## REQUIREMENT
Repeat, without any change, the entries presented below.

'''

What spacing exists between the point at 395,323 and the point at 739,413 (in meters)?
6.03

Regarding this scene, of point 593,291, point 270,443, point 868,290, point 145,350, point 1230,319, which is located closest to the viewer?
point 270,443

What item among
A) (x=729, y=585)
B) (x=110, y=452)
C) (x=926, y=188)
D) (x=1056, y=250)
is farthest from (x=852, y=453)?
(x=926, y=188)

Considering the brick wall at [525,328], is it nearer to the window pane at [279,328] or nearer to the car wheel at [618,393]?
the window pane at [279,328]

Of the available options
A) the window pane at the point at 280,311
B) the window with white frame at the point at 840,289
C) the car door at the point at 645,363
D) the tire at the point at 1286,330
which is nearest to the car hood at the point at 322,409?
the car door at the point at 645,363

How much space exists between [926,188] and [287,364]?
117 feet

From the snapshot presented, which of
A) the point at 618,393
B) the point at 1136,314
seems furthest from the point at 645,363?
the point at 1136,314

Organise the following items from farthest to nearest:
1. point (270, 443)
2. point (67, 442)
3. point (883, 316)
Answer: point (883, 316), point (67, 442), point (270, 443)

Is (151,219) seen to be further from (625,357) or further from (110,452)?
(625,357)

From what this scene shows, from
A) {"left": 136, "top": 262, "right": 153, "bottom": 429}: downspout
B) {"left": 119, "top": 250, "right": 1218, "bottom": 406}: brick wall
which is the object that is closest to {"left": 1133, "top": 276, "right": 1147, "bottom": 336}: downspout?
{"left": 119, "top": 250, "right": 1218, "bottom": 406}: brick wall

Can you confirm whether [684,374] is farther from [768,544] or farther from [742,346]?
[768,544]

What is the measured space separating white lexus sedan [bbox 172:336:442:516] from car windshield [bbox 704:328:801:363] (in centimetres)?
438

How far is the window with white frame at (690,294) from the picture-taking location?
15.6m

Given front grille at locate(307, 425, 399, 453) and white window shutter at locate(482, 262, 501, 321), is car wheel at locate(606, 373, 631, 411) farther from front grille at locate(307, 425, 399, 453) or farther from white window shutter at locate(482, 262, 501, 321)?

'''

## ANSWER IN FULL
What spacing exists between the point at 395,323 and the point at 739,413 (in meters)?
6.03

Regarding this scene, of point 593,291, point 270,443, point 868,290, point 145,350, point 1230,319, which is located closest to the viewer?
point 270,443

What item among
A) (x=729, y=585)
B) (x=110, y=452)
C) (x=926, y=188)
D) (x=1056, y=250)
is farthest from (x=852, y=453)?
(x=926, y=188)

Considering the brick wall at [525,328], is it nearer to the window pane at [279,328] or nearer to the car wheel at [618,393]?
the window pane at [279,328]

Of the available options
A) the window pane at the point at 280,311
B) the window with white frame at the point at 840,289
C) the car door at the point at 645,363
D) the tire at the point at 1286,330
which is nearest to the car hood at the point at 322,409?
the car door at the point at 645,363

How much space exists between [926,188] and [287,364]?
117 feet

From the snapshot presented, which of
A) the point at 618,393
B) the point at 1136,314
seems furthest from the point at 645,363?
the point at 1136,314

Organise the following items from farthest to nearest:
1. point (270, 443)
2. point (67, 442)
3. point (883, 316)
Answer: point (883, 316), point (67, 442), point (270, 443)

Is (151,219) seen to be further from (625,357) or further from (110,452)?
(625,357)

From what this scene shows, from
A) {"left": 136, "top": 262, "right": 153, "bottom": 429}: downspout
B) {"left": 119, "top": 250, "right": 1218, "bottom": 406}: brick wall
which is the object that is closest to {"left": 1133, "top": 276, "right": 1147, "bottom": 336}: downspout?
{"left": 119, "top": 250, "right": 1218, "bottom": 406}: brick wall

Can you confirm whether [684,374] is farther from [768,544] or farther from [742,346]?
[768,544]

What is the measured space separating white lexus sedan [bbox 172:336:442:516] from car windshield [bbox 704:328:801:363] (in centimetres)?
438

How far is the window with white frame at (690,294) from the picture-taking location?
15.6m

Given front grille at locate(307, 425, 399, 453) and white window shutter at locate(482, 262, 501, 321), is car wheel at locate(606, 373, 631, 411) farther from front grille at locate(307, 425, 399, 453) or farther from white window shutter at locate(482, 262, 501, 321)?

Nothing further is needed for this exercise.